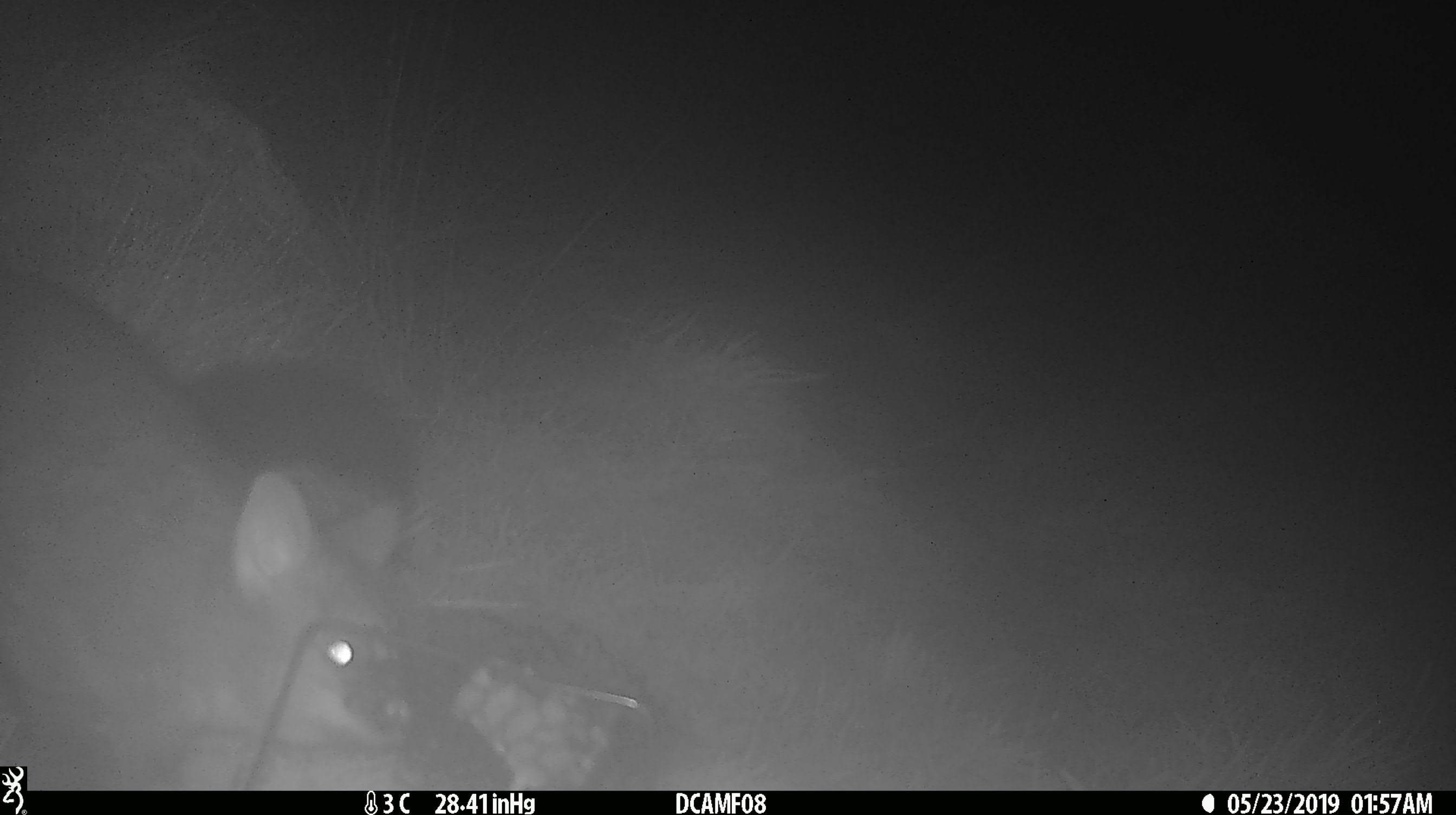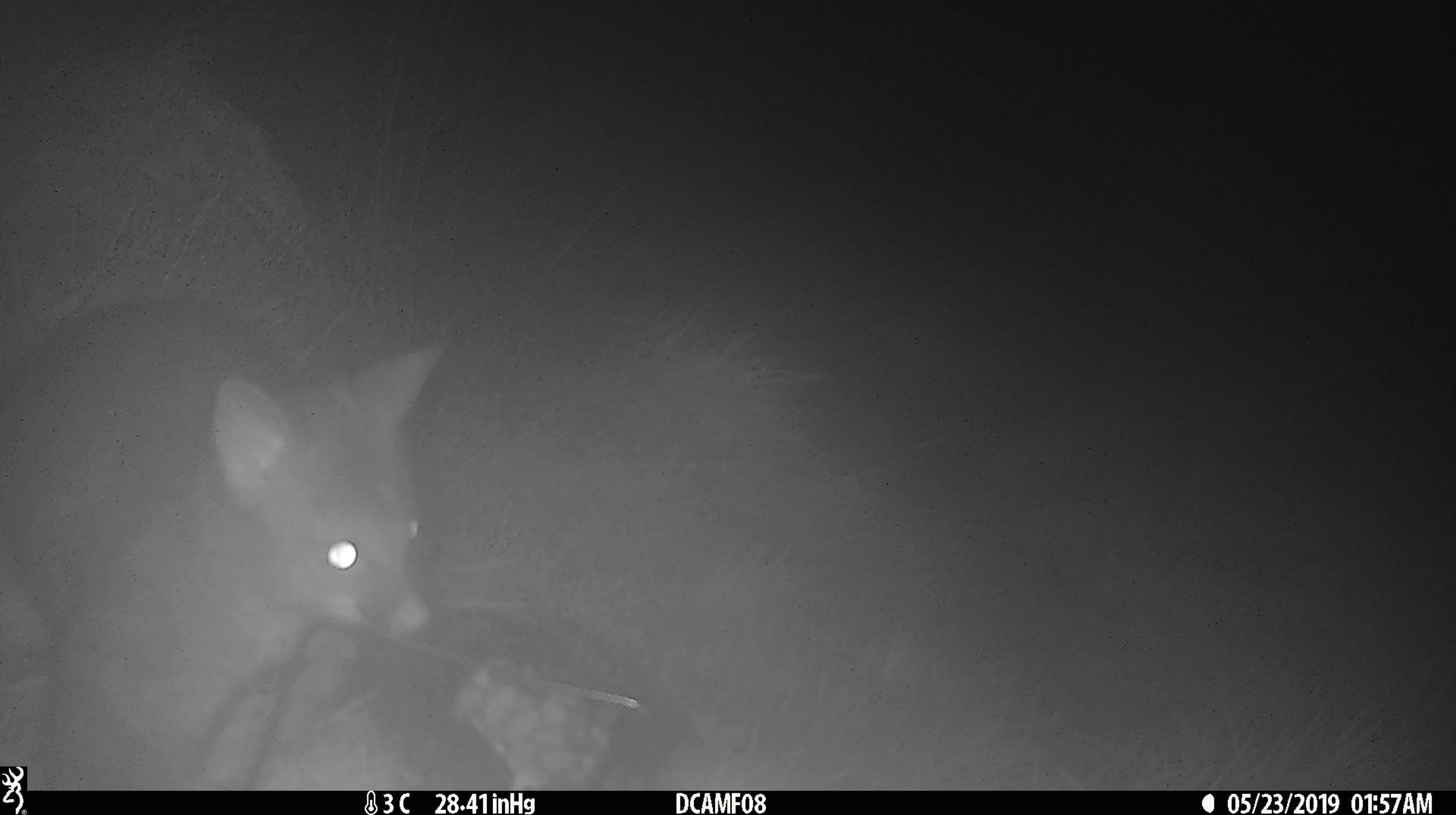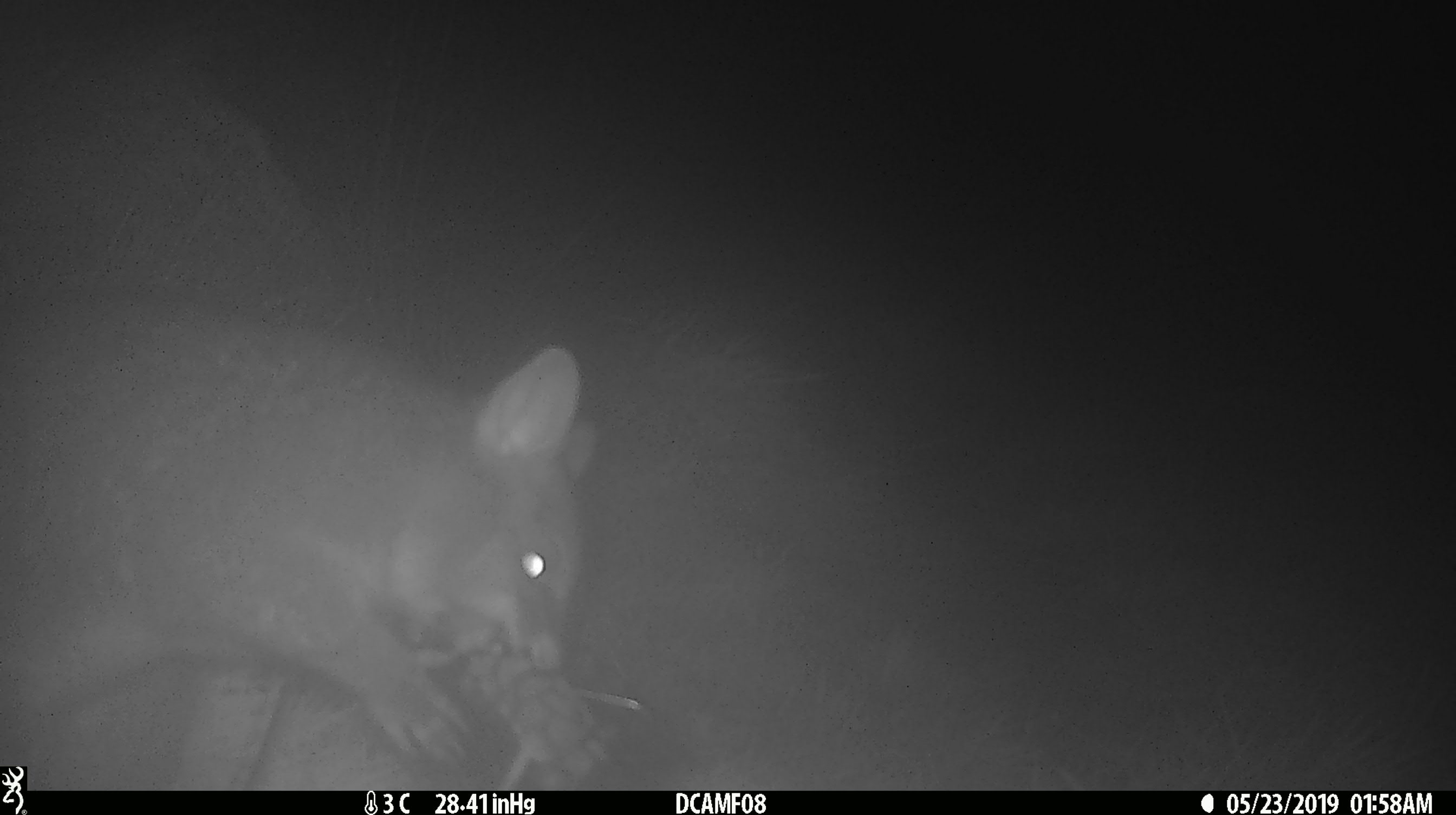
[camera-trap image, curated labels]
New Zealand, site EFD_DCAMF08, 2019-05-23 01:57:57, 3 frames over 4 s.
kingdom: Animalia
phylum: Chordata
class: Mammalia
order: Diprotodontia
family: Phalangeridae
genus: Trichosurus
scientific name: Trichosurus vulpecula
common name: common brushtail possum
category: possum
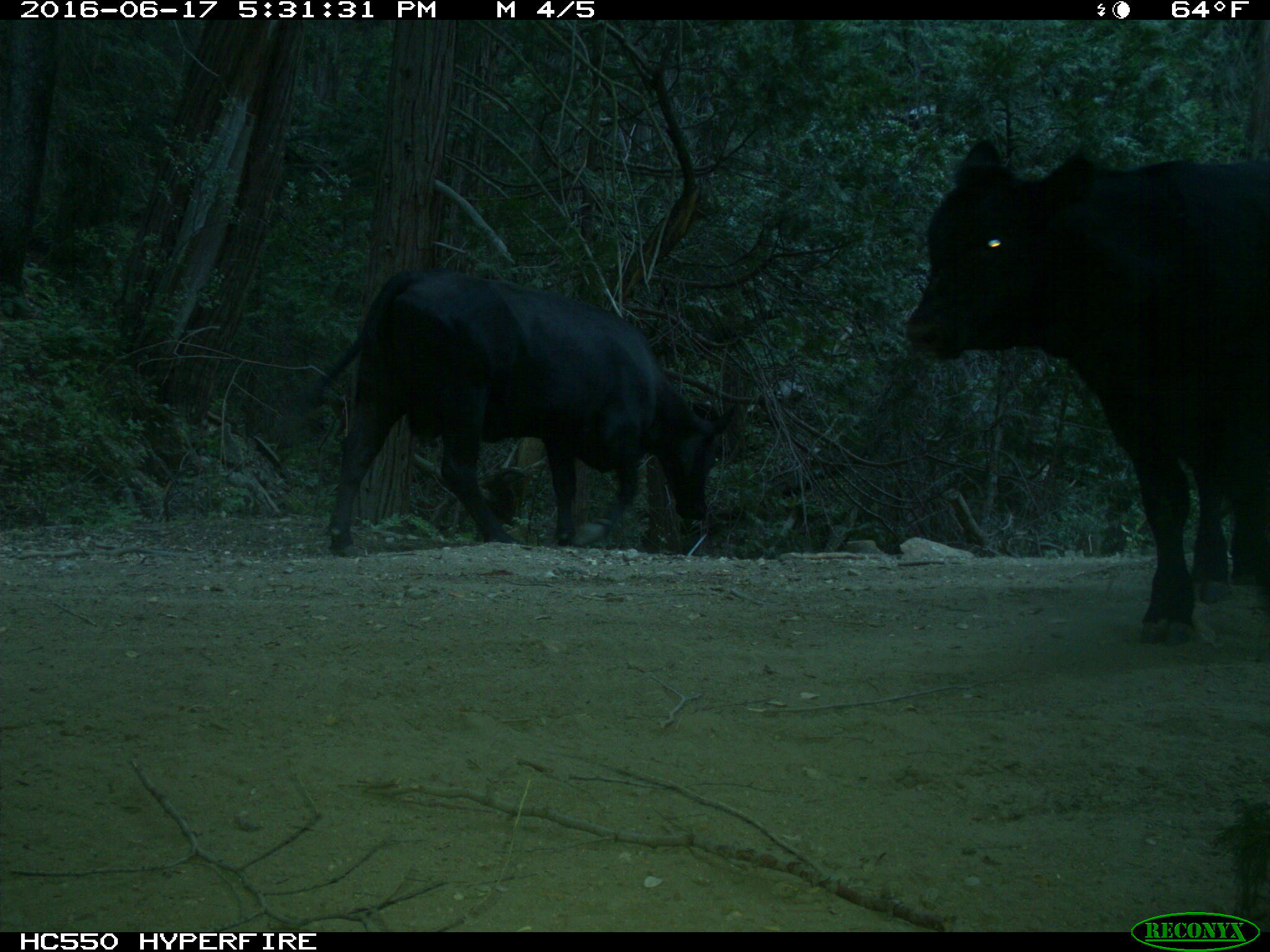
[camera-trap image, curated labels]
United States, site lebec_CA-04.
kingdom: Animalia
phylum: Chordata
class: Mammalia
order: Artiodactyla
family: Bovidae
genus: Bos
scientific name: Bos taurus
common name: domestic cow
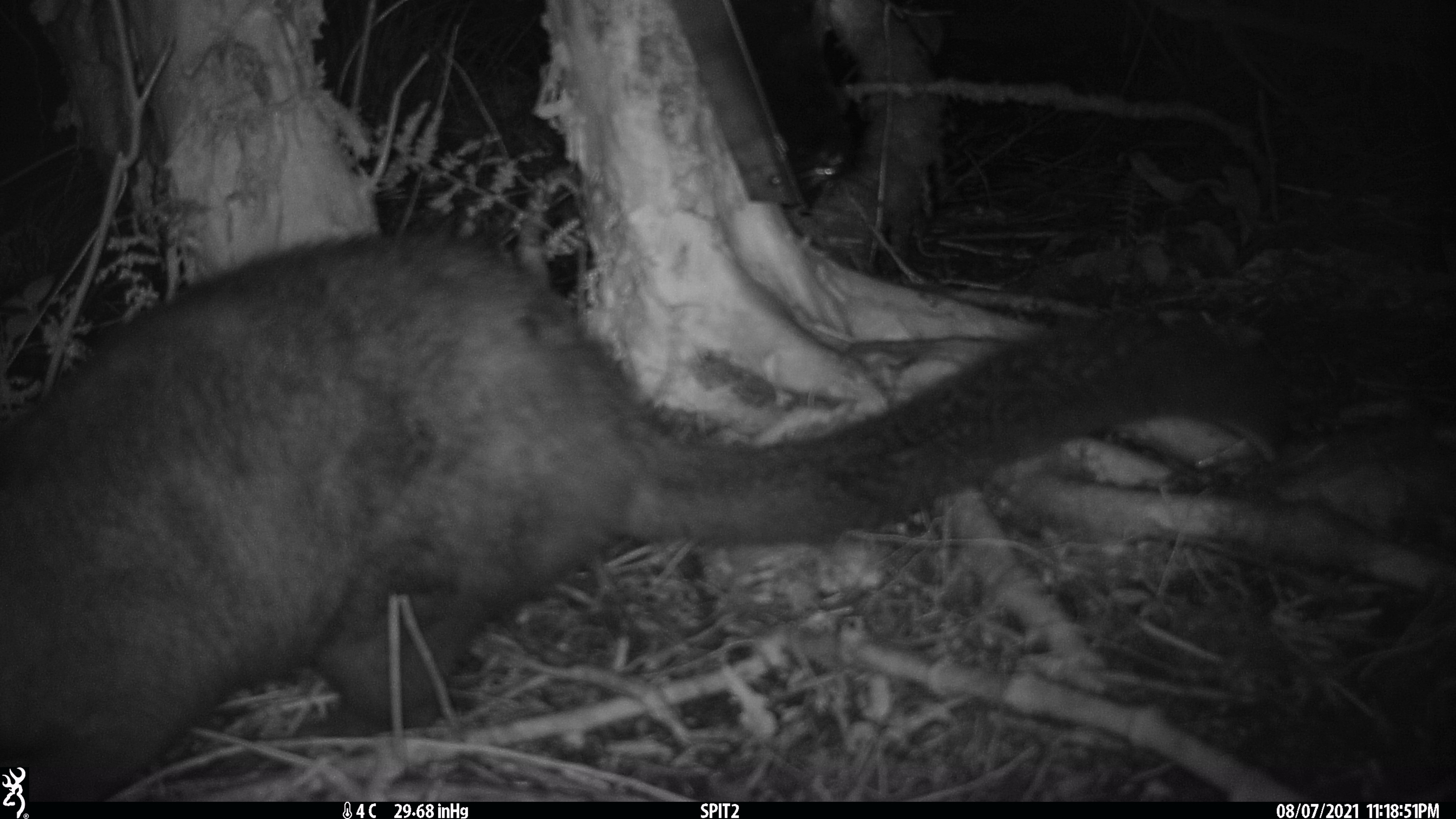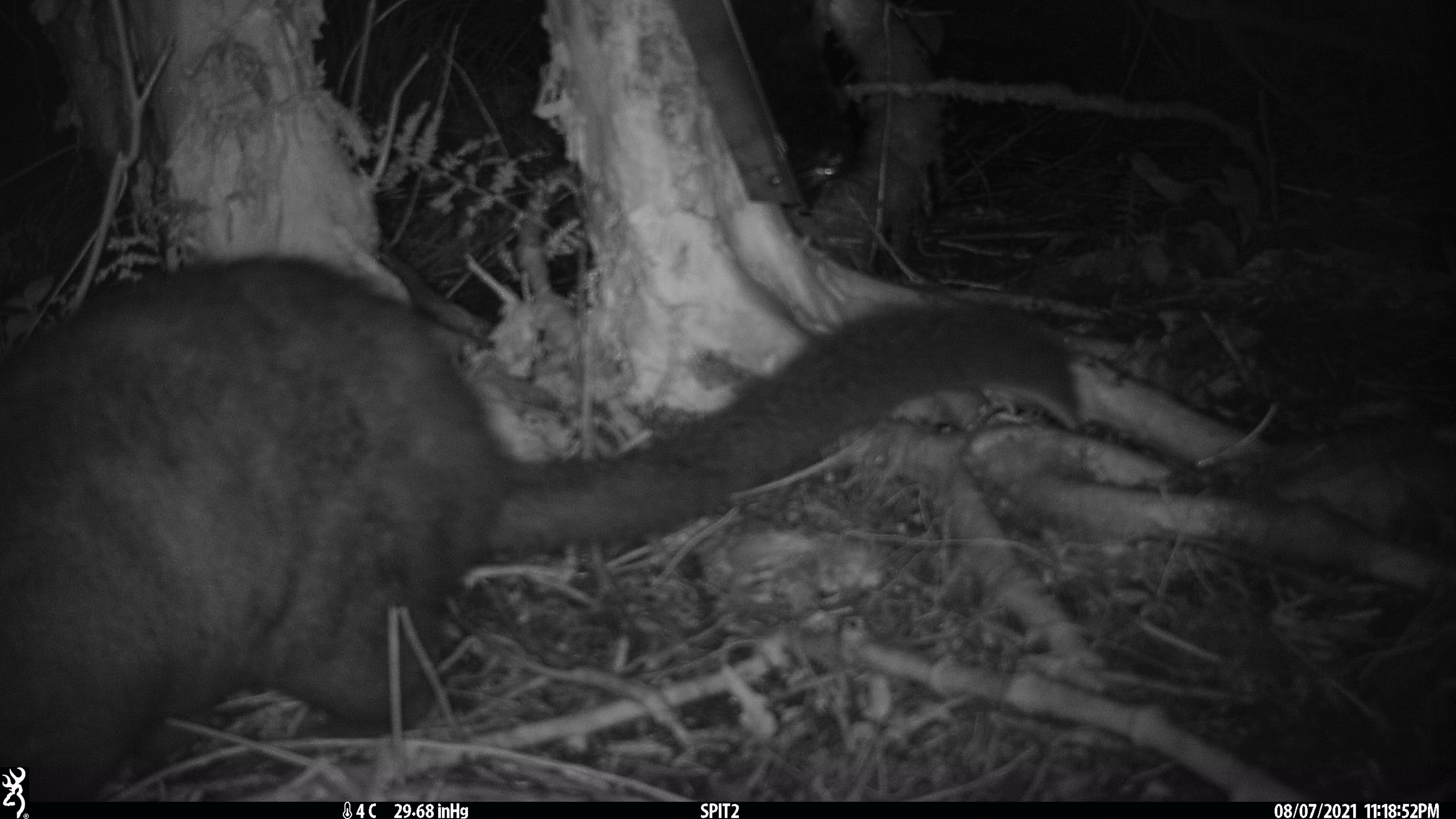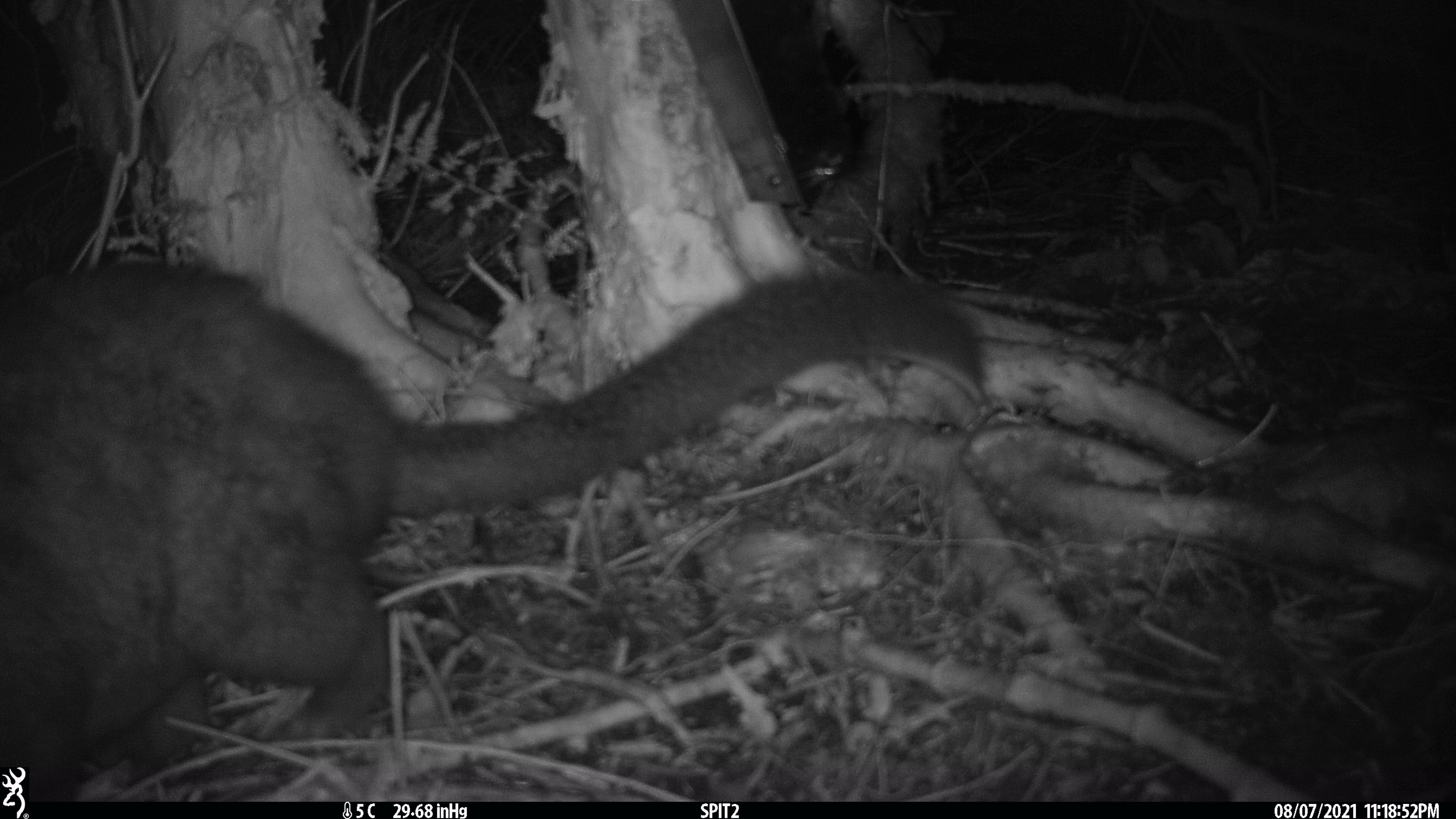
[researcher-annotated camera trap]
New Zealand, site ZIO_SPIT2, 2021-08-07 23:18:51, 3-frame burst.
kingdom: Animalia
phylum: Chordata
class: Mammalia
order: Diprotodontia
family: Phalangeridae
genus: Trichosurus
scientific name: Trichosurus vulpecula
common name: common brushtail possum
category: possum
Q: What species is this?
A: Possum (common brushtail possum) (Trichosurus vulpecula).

-.-.-

Exercise objective:
Repeat the listing above word for word, omitting the pictures.

Solution:
[camera-trap image, curated labels]
New Zealand, site EFD_DCAMF08, 2019-05-23 01:57:57, 3 frames over 4 s.
kingdom: Animalia
phylum: Chordata
class: Mammalia
order: Diprotodontia
family: Phalangeridae
genus: Trichosurus
scientific name: Trichosurus vulpecula
common name: common brushtail possum
category: possum
[camera-trap image, curated labels]
United States, site lebec_CA-04.
kingdom: Animalia
phylum: Chordata
class: Mammalia
order: Artiodactyla
family: Bovidae
genus: Bos
scientific name: Bos taurus
common name: domestic cow
[researcher-annotated camera trap]
New Zealand, site ZIO_SPIT2, 2021-08-07 23:18:51, 3-frame burst.
kingdom: Animalia
phylum: Chordata
class: Mammalia
order: Diprotodontia
family: Phalangeridae
genus: Trichosurus
scientific name: Trichosurus vulpecula
common name: common brushtail possum
category: possum
Q: What species is this?
A: Possum (common brushtail possum) (Trichosurus vulpecula).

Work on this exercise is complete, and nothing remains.